Early on in my recovery from homelessness and iv drug addiction, I began listening to as many messages of positivity, motivation, and inspiration as I could find. I wouldn’t only listen to recovery stories and messages anymore because I wanted to learn how all the successful people, outside of addiction and recovery, do what they do. I was listening to one of the greatest motivational speakers to ever live, Jim Rohn, while I was sitting in an airport waiting for a delayed flight. As I sipped my coffee and took notes in my journal, I heard him say something that changed my life forever, “You are the sum average of the five people you spend the most time with.”
He went on to discuss the way the people around you think and feel is more contagious than a cold. He also said the income of the people you surround yourself with becomes the level of income you are able to produce. His voice drowned out into the background of my mind as I put my pen to my chin in thought, ‘If this is true, I should be able to average out the people I spend the most time with to see if it is me…’
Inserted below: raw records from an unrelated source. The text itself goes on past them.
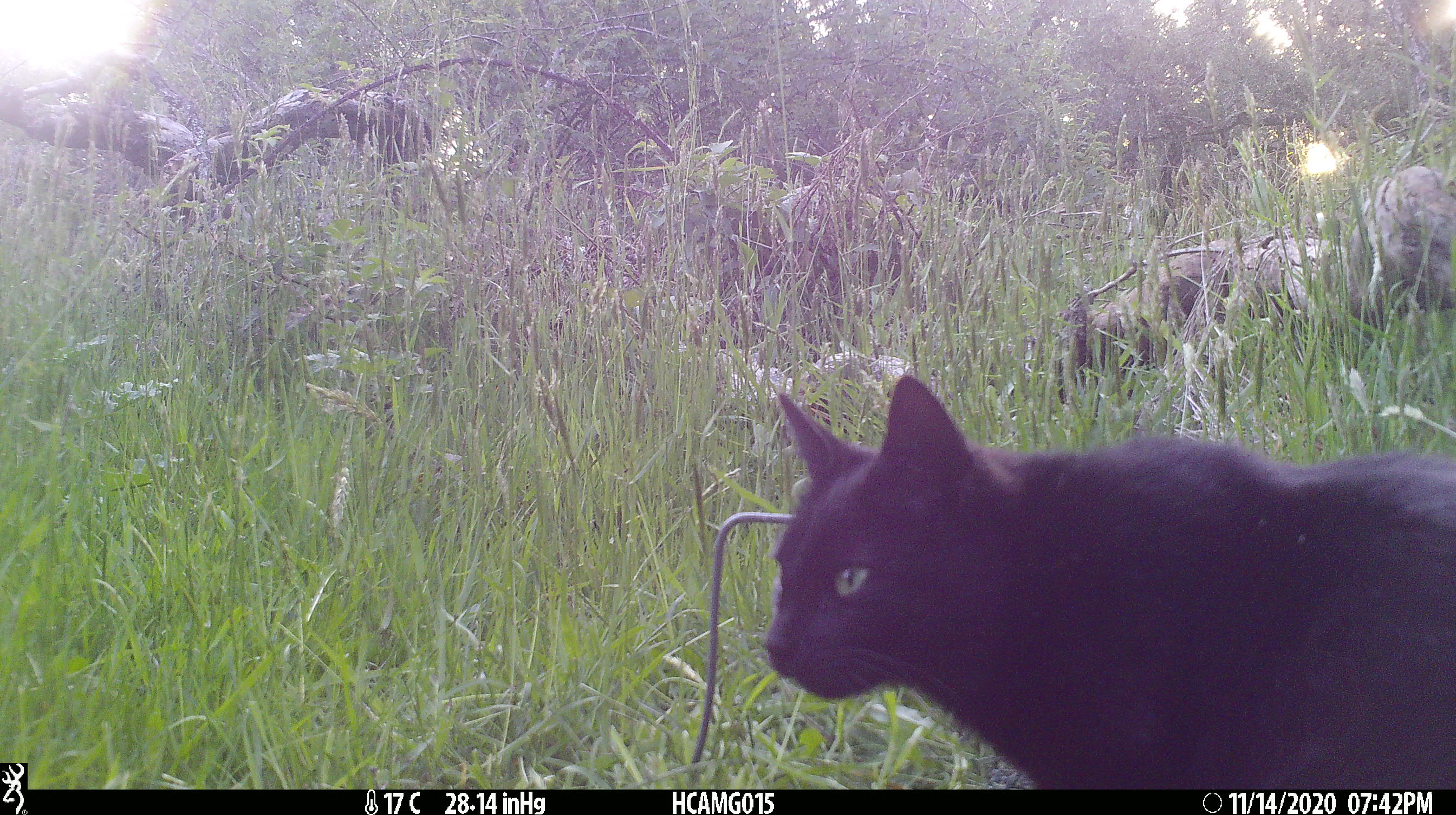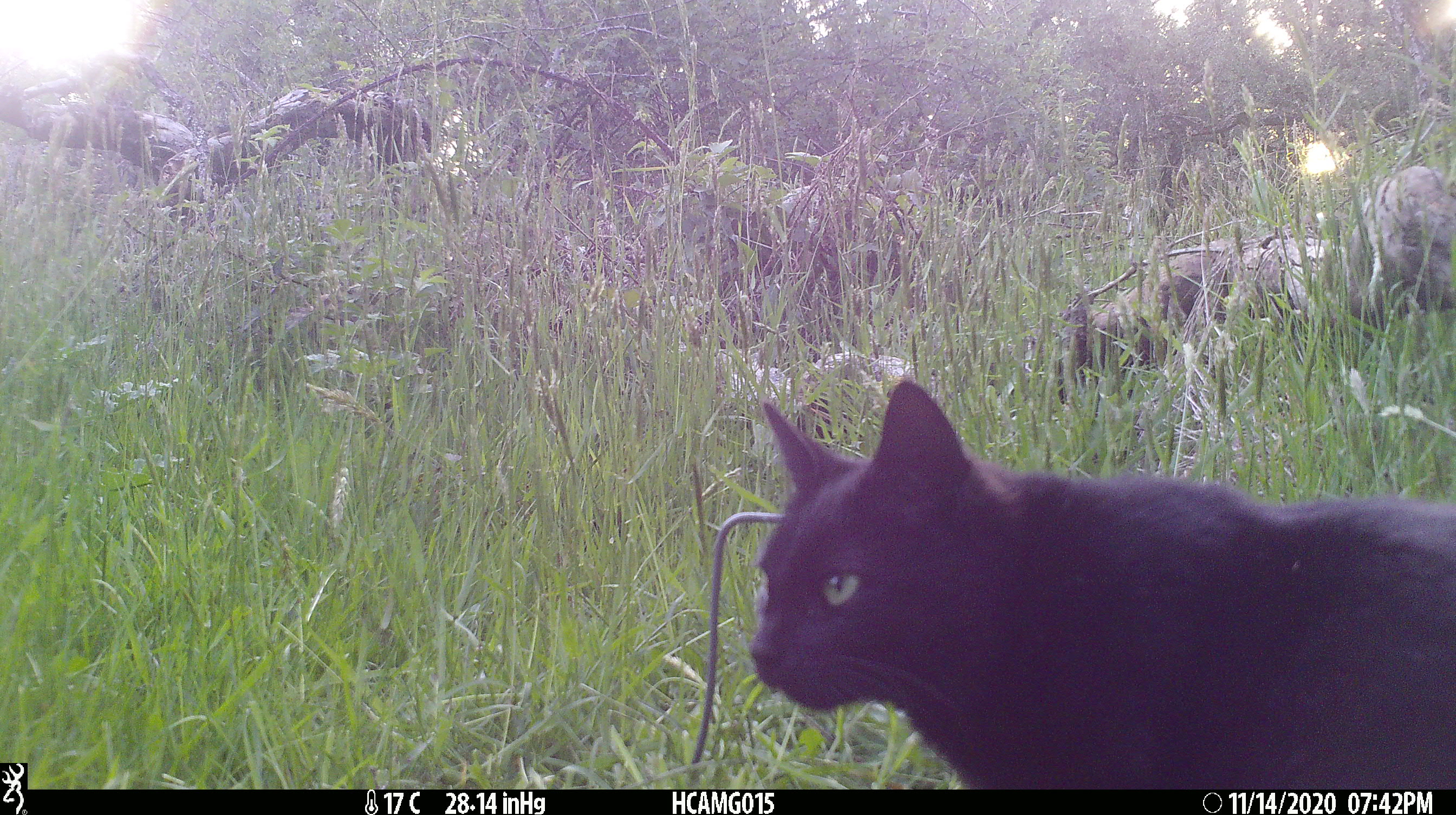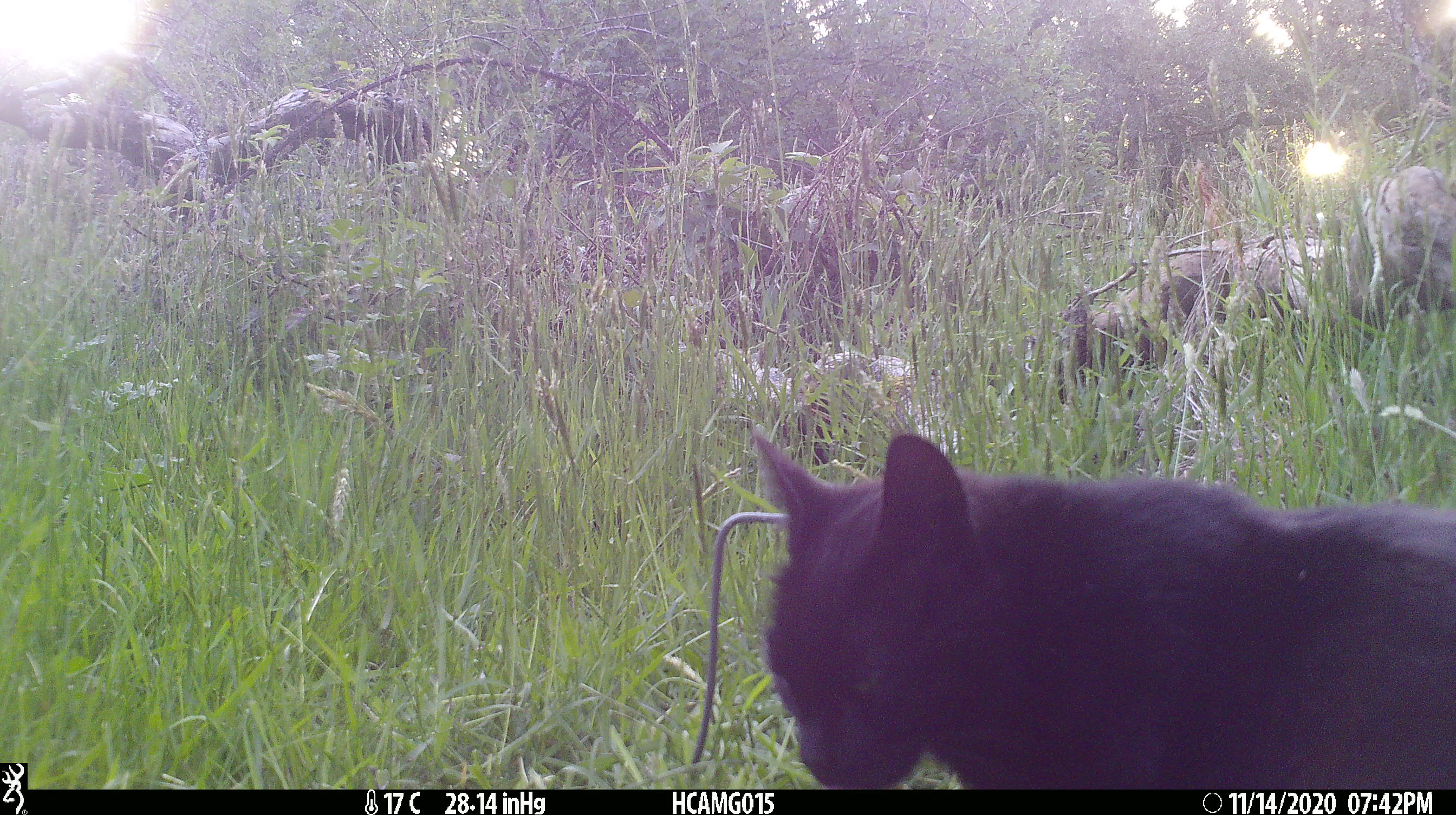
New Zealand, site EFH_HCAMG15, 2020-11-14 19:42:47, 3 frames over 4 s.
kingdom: Animalia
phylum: Chordata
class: Mammalia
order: Carnivora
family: Felidae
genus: Felis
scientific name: Felis catus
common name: domestic cat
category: cat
Cat (domestic cat) (Felis catus).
I paused the video and wrote down the names of the five people I spoke to and spent time with the most. Next to each name, I wrote the three thoughts or conversations I most often had with them, the three feelings I associated with them having most of the time, and the income I believed each of them made per month. I then wrote a list of the fifteen thoughts and conversations, a list of the fifteen feelings, and a list of the incomes. I circled the top three feelings from the list that showed up the most and realized that was almost always how I felt. I circled the three thoughts and conversations that showed up the most and realized that was almost always how I thought. And I added the five incomes together, divided the sum by five, and was blown away to see almost my exact income as the average of those five.
Ok, I can see that at least two people in my life are causing me to have sad thoughts and world views, feel depressed and anxious a lot of the time, and are not motivated to be working on themselves or bettering their careers, now what?
I love my friends and want to help them, but I want to feel happy, joyous, and free in my life, and to grow in my career constantly. All I did differently was instead of calling these two friends to hang out when I was bored or just wanted to do something, I would reach out to people I knew felt and thought the way I wanted to and asked how their day was going. I changed my habit of calling these two, to calling and networking with people that had what I wanted (sort of like how they tell us to look for a sponsor). If those two called me, which happened to be rare, I would see them if I was available. But as a few months went on, we no longer thought and felt the same way. They eventually stopped calling because they enjoyed conversations about gossip, bad days at work, etc., and I was coming to the conversation with great new connections I was making and things I was learning.
There are three types of people we always need in our top five in order to level up in our life in recovery: people we aspire to be like, friends we think feel and act like, and people we can help that look up to us. If we continue learning from the people we aspire towards, communicating and grow with our friends, and teaching everything we learn to someone who needs us, life will continue to grow in our recovery, and we will always progress in life as someone who lives recovered.